Jaemin riu, o coração cheio.

— Eu amo muito vocês.

— Não tenta nos ganhar com isso — Renjun rebateu, claramente mais solto pelo álcool.

— Não estou tentando ganhar nada. É só verdade — respondeu, sincero. — Agora posso fazer amigos sem medo.

Os dois se entreolharam, um pouco envergonhados pelo ciúme.

— Então prova — Renjun disse, decidido. — Beija a gente aqui, na frente de todo mundo, sem medo de rejeição por causa de nossa relação diferente.

— Com prazer.

Jaemin segurou a cintura dos dois e os puxou para perto. O beijo foi lento, carinhoso, cheio de significado. Não passou despercebido.

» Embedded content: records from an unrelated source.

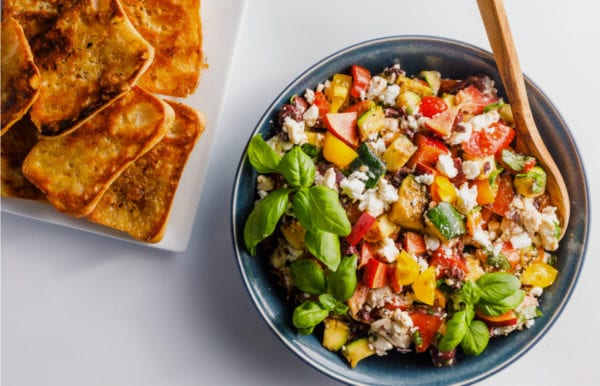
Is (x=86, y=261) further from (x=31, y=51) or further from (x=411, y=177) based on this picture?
(x=411, y=177)

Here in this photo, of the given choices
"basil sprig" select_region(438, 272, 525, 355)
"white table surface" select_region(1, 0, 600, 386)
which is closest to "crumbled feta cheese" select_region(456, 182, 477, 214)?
Result: "basil sprig" select_region(438, 272, 525, 355)

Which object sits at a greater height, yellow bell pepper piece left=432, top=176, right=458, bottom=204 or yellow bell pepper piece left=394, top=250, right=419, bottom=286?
yellow bell pepper piece left=432, top=176, right=458, bottom=204

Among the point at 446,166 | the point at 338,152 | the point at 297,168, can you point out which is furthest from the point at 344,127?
the point at 446,166

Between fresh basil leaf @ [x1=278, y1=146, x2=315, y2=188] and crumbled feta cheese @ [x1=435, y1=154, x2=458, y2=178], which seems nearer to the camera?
fresh basil leaf @ [x1=278, y1=146, x2=315, y2=188]

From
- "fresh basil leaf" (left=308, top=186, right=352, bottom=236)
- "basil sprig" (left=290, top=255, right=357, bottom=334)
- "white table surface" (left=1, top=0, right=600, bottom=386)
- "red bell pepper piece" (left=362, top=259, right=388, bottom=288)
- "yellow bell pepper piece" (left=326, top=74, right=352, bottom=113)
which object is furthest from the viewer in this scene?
"white table surface" (left=1, top=0, right=600, bottom=386)

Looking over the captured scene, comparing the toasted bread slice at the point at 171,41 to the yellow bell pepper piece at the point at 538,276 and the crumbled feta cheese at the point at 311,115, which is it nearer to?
the crumbled feta cheese at the point at 311,115

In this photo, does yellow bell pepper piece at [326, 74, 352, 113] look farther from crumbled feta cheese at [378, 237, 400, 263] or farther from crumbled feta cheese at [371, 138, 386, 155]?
crumbled feta cheese at [378, 237, 400, 263]

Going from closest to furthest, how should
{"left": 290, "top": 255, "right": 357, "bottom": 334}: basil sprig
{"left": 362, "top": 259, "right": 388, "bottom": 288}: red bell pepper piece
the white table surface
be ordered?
{"left": 290, "top": 255, "right": 357, "bottom": 334}: basil sprig, {"left": 362, "top": 259, "right": 388, "bottom": 288}: red bell pepper piece, the white table surface

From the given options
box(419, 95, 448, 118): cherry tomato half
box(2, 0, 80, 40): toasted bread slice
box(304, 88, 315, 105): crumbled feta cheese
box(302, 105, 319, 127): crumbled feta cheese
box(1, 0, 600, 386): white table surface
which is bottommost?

— É isso! — Donghyuck gritou, arrancando aplausos e risadas ao redor.

Mais afastados da festa, Jisung e Chenle caminharam até a praia com duas cervejas. Sentaram-se na areia fria, de mãos dadas, ouvindo apenas o som do mar.

— Eu quero casar com você — Jisung disse de repente.

— O quê?! — Chenle se assustou.

— Não é um pedido! — explicou rápido, corando. — É só… eu te amo. Quero isso pra sempre, mas sei que é cedo.

Chenle sorriu, aproximando-se.

— Eu entendi — disse, deixando um selinho em seus lábios. — Entendi tudo.

E, naquela noite, entre o som das ondas e risadas ao longe, o futuro pareceu um pouco menos assustador.